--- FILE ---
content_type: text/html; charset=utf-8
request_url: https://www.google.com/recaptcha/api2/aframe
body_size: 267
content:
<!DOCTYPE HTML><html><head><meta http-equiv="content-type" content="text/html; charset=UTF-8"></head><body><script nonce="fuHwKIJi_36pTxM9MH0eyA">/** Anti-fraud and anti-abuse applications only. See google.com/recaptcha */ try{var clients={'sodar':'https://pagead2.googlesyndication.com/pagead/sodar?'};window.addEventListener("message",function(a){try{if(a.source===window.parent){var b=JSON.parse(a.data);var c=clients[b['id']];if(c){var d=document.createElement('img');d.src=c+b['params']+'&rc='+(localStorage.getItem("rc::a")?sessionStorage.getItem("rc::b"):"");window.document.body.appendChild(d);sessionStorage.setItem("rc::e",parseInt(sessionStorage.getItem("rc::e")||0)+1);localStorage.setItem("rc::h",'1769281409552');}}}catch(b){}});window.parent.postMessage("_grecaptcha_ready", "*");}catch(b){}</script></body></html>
■ ■ ■
Search the material for the word "text" and copy every matching line.

content_type: text/html; charset=utf-8
<!DOCTYPE HTML><html><head><meta http-equiv="content-type" content="text/html; charset=UTF-8"></head><body><script nonce="fuHwKIJi_36pTxM9MH0eyA">/** Anti-fraud and anti-abuse applications only. See google.com/recaptcha */ try{var clients={'sodar':'https://pagead2.googlesyndication.com/pagead/sodar?'};window.addEventListener("message",function(a){try{if(a.source===window.parent){var b=JSON.parse(a.data);var c=clients[b['id']];if(c){var d=document.createElement('img');d.src=c+b['params']+'&rc='+(localStorage.getItem("rc::a")?sessionStorage.getItem("rc::b"):"");window.document.body.appendChild(d);sessionStorage.setItem("rc::e",parseInt(sessionStorage.getItem("rc::e")||0)+1);localStorage.setItem("rc::h",'1769281409552');}}}catch(b){}});window.parent.postMessage("_grecaptcha_ready", "*");}catch(b){}</script></body></html>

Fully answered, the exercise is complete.